Earlier this week, the world of internet security was turned upside down by something known as the Heartbleed bug. According to some experts, it’s already being called one of the biggest security threats in the history of the internet. However, unless you happen have an IT major for a roommate, the issue might be a little hard to understand. So to make it easier, we’ve compiled a list of three things you should know about the bug, spelled out in the simplest terms possible. The list also includes what the bug means for you and how you can take action to protect yourself. Take these steps, and you’ll be good to go.
1) The Heartbleed bug is a serious flaw in the popular encryption software known as OpenSSL, which keeps our communications secure on the web. Still following? Think of the little padlock you see at the top of your web browser when logging into Facebook or buying something on Amazon. That shows that your information is encrypted (making it unreadable to unauthorized individuals). OpenSSL is a type of encryption that is widely used on a number of different websites.

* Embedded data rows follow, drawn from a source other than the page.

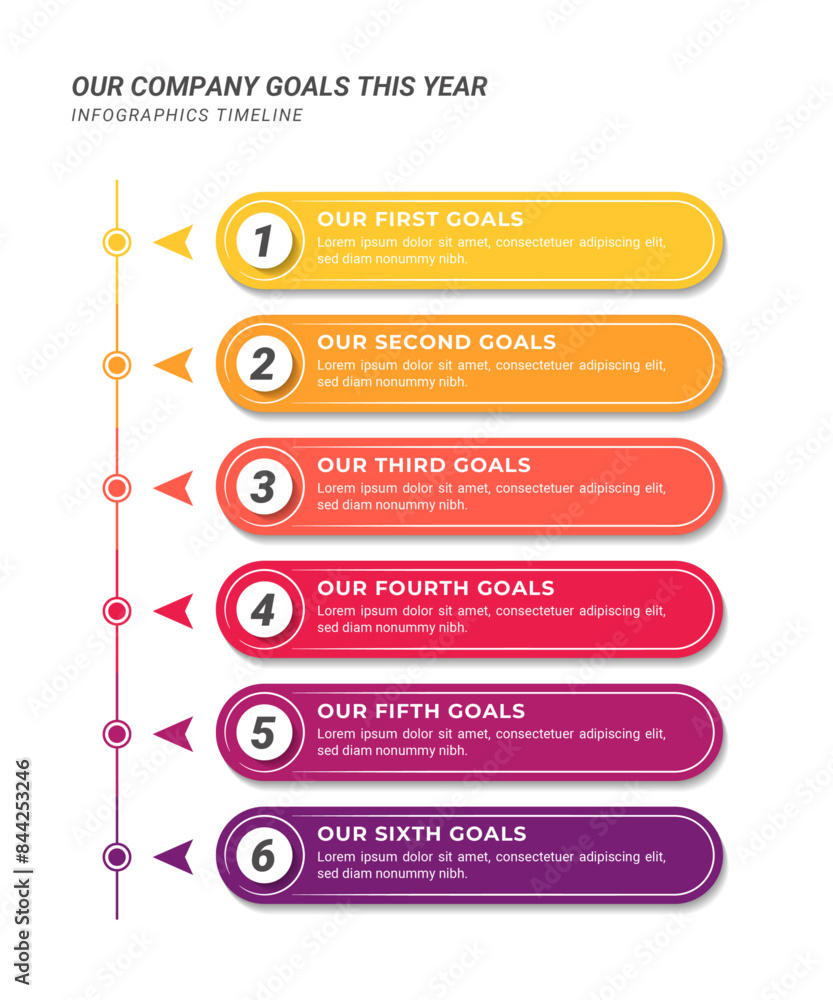 OUR COMPANY GOALS THIS YEAR
INFOGRAPHICS TIMELINE

1
OUR FIRST GOALS
Lorem ipsum dolor sit amet, consectetuer adipiscing elit, sed diam nonummy nibh.

2
OUR SECOND GOALS
Lorem ipsum dolor sit amet, consectetuer adipiscing elit, sed diam nonummy nibh.

3
OUR THIRD GOALS
Lorem ipsum dolor sit amet, consectetuer adipiscing elit, sed diam nonummy nibh.

4
OUR FOURTH GOALS
Lorem ipsum dolor sit amet, consectetuer adipiscing elit, sed diam nonummy nibh.

5
OUR FIFTH GOALS
Lorem ipsum dolor sit amet, consectetuer adipiscing elit, sed diam nonummy nibh.

6
OUR SIXTH GOALS
Lorem ipsum dolor sit amet, consectetuer adipiscing elit, sed diam nonummy nibh.

Adobe Stock | #844253246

2) One of the features in OpenSSL is called a heartbeat. A computer that is using this type of encryption sends out a short message (or heartbeat) to ensure that the other end is still online and get a response back. The Heartbleed bug allows malicious parties to send out a false heartbeat and therefore access private information such as credit card numbers, secret keys and passwords. If this still doesn’t make sense, Vox has a very simple illustration that should clear things up.
3) So how do you protect yourself? For one, people are being advised to change their passwords for each and every site affected by the bug. And not only that, but if you use the same password on a site that was vulnerable as you do everywhere else on the internet, you need to change your password everywhere. You can find a list of sites that were affected by clicking here. If a site you use isn’t on the list, try this tool. However, even if you do take this precautionary measure, there’s no saying whether or not your information has already been compromised. There have not been any known cases of malicious parties using Heartbleed as of right now, but websites will be on the lookout for any suspicious activity within the coming weeks.